Start of Information shown

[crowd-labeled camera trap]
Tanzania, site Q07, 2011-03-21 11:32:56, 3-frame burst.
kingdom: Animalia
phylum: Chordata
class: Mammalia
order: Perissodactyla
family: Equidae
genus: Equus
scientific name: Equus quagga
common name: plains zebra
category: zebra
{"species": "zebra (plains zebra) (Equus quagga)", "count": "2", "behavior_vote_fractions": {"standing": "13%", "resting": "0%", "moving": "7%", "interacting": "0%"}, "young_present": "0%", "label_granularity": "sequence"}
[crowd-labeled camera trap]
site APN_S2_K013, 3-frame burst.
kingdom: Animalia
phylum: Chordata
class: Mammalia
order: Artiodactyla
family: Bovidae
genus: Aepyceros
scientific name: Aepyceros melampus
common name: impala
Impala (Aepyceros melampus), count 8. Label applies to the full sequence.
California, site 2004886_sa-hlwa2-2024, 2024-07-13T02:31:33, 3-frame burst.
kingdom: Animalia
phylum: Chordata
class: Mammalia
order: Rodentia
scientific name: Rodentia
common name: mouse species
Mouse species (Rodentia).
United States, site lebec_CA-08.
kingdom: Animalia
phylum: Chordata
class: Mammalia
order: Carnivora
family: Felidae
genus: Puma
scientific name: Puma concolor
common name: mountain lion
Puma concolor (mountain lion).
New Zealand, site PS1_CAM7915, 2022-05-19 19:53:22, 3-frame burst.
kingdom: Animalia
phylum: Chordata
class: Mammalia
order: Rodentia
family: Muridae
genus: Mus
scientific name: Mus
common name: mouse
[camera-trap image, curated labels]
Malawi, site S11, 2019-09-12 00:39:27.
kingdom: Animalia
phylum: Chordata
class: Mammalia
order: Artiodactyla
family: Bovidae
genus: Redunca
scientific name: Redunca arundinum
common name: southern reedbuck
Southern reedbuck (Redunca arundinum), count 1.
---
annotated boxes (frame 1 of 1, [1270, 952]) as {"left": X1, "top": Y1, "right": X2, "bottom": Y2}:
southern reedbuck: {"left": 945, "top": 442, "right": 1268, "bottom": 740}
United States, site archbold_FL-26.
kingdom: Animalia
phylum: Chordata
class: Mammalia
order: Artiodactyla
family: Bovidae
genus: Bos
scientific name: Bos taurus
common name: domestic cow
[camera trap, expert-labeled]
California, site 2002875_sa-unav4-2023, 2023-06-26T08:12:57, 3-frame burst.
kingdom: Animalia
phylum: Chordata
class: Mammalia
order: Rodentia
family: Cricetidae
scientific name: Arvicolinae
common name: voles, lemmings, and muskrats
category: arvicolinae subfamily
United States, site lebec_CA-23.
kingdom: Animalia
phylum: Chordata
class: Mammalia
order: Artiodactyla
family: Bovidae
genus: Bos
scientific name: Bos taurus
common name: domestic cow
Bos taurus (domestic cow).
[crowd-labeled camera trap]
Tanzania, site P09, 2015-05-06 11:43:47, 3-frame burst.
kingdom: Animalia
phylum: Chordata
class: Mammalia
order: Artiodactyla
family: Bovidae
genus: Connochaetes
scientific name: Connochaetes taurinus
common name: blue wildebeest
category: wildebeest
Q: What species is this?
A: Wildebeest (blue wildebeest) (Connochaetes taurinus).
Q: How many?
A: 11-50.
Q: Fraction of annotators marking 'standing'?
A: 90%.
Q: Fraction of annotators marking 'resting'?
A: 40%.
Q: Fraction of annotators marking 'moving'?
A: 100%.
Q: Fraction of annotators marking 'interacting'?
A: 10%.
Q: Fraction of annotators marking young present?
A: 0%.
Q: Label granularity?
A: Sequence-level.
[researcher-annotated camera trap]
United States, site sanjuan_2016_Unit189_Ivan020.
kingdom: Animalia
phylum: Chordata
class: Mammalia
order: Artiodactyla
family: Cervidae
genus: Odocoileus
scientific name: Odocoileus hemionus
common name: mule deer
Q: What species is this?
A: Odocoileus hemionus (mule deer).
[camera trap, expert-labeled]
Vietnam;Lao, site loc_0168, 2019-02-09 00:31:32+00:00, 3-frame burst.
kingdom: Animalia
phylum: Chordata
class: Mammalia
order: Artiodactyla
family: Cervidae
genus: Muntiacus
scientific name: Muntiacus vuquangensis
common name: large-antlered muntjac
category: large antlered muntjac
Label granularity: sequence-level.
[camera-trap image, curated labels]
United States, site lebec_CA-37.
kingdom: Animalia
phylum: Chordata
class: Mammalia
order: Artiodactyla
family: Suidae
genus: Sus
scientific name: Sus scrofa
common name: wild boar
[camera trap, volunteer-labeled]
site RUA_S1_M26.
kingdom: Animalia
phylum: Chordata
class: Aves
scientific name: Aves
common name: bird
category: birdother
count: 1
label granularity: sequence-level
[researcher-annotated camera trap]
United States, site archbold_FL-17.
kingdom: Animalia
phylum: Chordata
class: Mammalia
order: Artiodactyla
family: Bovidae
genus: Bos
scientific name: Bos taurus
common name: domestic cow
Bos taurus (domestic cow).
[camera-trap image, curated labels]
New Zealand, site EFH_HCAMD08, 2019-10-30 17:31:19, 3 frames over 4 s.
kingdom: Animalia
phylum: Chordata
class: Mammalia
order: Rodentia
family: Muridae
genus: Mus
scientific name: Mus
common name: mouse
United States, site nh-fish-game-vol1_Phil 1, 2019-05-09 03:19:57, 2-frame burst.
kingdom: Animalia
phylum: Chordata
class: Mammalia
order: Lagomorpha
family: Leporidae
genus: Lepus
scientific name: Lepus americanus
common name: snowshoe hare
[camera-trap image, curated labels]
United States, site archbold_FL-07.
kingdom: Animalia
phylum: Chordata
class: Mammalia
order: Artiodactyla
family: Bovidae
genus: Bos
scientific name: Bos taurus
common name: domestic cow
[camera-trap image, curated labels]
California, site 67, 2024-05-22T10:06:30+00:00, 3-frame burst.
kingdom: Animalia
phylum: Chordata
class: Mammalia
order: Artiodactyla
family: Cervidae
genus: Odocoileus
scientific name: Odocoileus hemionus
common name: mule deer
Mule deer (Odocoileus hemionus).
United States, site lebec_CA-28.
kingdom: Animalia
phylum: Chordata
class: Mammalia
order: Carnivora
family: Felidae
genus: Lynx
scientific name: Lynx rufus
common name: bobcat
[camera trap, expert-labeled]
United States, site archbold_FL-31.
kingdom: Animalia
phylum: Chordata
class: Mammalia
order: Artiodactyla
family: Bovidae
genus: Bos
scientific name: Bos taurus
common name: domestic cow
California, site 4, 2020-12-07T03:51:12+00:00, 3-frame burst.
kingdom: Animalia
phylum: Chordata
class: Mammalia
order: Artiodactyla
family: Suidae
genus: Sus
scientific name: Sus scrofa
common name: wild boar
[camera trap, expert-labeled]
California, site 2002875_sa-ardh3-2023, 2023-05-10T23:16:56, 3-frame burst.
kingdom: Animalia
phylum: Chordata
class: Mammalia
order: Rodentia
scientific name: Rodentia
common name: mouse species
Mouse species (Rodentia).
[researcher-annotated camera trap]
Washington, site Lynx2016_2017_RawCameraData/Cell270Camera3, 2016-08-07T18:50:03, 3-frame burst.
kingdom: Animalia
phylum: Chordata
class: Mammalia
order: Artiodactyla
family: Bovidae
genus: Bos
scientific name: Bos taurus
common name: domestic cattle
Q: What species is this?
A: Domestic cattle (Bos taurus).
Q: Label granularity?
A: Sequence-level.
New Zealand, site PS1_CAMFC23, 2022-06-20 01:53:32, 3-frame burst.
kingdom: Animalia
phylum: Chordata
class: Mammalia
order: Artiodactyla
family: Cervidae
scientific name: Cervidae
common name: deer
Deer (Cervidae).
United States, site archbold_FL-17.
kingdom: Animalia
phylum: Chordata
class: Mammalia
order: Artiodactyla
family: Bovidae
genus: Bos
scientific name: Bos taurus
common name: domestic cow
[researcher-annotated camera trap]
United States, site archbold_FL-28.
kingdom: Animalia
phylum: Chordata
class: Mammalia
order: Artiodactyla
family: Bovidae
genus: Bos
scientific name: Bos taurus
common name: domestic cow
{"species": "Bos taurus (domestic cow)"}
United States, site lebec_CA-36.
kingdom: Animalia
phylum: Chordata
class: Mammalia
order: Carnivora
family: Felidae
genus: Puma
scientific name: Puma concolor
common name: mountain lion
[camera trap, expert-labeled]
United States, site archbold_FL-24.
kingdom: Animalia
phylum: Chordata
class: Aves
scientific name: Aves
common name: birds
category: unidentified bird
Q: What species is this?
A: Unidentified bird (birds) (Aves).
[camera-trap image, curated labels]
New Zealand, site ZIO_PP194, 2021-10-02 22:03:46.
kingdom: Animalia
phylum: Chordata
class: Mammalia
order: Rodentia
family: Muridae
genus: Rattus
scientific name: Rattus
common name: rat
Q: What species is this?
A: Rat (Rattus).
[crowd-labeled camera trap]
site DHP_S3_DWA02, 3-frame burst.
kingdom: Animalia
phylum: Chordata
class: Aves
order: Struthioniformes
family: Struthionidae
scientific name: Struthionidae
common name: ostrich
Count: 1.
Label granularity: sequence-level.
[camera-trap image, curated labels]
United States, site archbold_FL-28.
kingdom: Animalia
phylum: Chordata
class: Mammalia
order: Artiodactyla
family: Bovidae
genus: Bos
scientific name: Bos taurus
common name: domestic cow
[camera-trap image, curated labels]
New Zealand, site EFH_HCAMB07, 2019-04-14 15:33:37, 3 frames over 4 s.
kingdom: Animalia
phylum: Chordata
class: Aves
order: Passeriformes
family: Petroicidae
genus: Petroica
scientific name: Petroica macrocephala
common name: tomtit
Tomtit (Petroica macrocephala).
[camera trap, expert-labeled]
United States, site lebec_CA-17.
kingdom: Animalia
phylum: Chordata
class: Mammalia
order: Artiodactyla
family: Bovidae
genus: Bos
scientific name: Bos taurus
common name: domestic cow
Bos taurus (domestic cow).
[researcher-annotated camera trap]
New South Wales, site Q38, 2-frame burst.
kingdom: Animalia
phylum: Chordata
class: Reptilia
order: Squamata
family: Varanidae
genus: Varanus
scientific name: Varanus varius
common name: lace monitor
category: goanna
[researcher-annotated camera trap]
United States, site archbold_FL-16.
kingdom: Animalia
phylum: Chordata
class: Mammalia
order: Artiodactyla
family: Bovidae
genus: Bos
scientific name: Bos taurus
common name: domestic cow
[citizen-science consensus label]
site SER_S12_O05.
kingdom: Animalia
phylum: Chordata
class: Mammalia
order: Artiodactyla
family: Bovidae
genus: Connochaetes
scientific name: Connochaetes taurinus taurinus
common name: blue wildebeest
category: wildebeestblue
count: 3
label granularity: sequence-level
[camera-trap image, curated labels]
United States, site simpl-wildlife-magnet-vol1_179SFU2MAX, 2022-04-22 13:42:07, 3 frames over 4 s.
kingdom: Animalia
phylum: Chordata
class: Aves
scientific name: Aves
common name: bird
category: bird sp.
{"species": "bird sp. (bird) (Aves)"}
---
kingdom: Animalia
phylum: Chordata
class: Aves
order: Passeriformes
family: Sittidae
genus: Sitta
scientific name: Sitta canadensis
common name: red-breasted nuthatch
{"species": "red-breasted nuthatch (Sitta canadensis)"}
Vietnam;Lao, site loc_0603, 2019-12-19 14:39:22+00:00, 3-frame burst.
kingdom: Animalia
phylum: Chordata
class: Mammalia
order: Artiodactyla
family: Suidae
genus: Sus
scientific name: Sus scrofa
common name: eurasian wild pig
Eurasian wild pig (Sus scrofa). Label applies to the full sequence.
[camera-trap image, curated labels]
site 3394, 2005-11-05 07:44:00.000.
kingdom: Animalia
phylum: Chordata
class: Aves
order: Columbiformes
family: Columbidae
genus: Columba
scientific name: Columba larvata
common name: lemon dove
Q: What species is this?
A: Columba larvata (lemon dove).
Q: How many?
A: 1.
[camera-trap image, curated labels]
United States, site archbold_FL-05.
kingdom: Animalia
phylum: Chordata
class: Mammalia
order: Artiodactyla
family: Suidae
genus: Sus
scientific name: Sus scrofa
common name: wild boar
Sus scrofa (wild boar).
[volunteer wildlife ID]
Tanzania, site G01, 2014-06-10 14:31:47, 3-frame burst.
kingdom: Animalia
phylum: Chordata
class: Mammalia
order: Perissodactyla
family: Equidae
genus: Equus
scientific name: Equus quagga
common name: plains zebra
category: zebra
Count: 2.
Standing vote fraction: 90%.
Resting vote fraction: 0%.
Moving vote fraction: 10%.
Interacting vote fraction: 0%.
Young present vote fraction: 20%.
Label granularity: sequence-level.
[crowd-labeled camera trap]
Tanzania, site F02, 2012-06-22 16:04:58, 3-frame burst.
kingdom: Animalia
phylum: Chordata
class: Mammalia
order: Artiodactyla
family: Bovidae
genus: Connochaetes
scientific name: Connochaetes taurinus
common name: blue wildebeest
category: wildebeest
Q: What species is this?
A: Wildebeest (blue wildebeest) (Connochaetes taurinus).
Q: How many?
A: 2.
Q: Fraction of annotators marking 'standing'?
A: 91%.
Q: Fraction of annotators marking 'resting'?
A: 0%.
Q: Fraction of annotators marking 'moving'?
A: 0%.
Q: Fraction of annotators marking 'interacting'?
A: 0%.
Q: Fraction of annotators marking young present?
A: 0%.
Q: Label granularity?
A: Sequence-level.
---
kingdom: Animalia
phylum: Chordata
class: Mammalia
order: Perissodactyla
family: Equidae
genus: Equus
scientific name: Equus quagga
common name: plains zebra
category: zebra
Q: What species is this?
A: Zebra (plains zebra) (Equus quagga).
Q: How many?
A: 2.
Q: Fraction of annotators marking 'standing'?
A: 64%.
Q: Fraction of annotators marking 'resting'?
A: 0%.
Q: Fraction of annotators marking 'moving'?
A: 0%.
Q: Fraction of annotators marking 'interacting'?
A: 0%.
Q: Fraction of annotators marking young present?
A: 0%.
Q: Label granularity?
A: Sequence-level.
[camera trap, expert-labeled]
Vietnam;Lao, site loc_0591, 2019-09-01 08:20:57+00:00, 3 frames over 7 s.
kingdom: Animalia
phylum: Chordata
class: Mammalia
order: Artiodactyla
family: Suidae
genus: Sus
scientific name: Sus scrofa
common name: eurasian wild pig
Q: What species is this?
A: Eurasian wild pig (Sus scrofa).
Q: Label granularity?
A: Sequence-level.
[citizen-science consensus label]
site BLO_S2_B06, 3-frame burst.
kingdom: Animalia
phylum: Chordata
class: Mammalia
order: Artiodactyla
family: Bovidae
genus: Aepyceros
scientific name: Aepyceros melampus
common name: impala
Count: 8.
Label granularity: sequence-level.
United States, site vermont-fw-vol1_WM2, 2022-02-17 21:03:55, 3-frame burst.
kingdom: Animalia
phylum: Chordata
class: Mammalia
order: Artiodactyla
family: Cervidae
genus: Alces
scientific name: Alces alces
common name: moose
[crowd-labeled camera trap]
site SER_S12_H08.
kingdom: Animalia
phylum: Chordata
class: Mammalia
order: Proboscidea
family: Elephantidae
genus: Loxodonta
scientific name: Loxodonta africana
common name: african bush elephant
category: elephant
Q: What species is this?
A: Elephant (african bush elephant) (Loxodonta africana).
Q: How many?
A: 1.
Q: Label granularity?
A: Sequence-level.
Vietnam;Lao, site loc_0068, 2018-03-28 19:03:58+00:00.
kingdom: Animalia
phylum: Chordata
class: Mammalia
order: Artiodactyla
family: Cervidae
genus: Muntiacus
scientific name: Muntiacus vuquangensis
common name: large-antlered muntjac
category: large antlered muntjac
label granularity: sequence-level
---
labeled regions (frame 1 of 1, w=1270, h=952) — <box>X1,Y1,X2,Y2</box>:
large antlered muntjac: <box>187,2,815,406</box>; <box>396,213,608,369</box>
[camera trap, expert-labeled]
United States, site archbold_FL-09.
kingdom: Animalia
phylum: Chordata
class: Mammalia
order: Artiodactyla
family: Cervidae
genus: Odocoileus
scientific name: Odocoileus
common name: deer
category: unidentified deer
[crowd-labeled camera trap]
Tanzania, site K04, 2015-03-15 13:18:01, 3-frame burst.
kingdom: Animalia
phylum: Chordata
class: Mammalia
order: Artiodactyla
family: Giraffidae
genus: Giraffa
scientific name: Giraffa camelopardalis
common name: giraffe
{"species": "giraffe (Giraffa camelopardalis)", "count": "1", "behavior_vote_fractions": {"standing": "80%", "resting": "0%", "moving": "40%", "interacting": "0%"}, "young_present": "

End of Information shown

**What the task requires**.
Please copy, word for word, every line from the first line of the records through the line containing "genus: Redunca", with both of those lines included and nothing else.

**Written answer**.
[crowd-labeled camera trap]
Tanzania, site Q07, 2011-03-21 11:32:56, 3-frame burst.
kingdom: Animalia
phylum: Chordata
class: Mammalia
order: Perissodactyla
family: Equidae
genus: Equus
scientific name: Equus quagga
common name: plains zebra
category: zebra
{"species": "zebra (plains zebra) (Equus quagga)", "count": "2", "behavior_vote_fractions": {"standing": "13%", "resting": "0%", "moving": "7%", "interacting": "0%"}, "young_present": "0%", "label_granularity": "sequence"}
[crowd-labeled camera trap]
site APN_S2_K013, 3-frame burst.
kingdom: Animalia
phylum: Chordata
class: Mammalia
order: Artiodactyla
family: Bovidae
genus: Aepyceros
scientific name: Aepyceros melampus
common name: impala
Impala (Aepyceros melampus), count 8. Label applies to the full sequence.
California, site 2004886_sa-hlwa2-2024, 2024-07-13T02:31:33, 3-frame burst.
kingdom: Animalia
phylum: Chordata
class: Mammalia
order: Rodentia
scientific name: Rodentia
common name: mouse species
Mouse species (Rodentia).
United States, site lebec_CA-08.
kingdom: Animalia
phylum: Chordata
class: Mammalia
order: Carnivora
family: Felidae
genus: Puma
scientific name: Puma concolor
common name: mountain lion
Puma concolor (mountain lion).
New Zealand, site PS1_CAM7915, 2022-05-19 19:53:22, 3-frame burst.
kingdom: Animalia
phylum: Chordata
class: Mammalia
order: Rodentia
family: Muridae
genus: Mus
scientific name: Mus
common name: mouse
[camera-trap image, curated labels]
Malawi, site S11, 2019-09-12 00:39:27.
kingdom: Animalia
phylum: Chordata
class: Mammalia
order: Artiodactyla
family: Bovidae
genus: Redunca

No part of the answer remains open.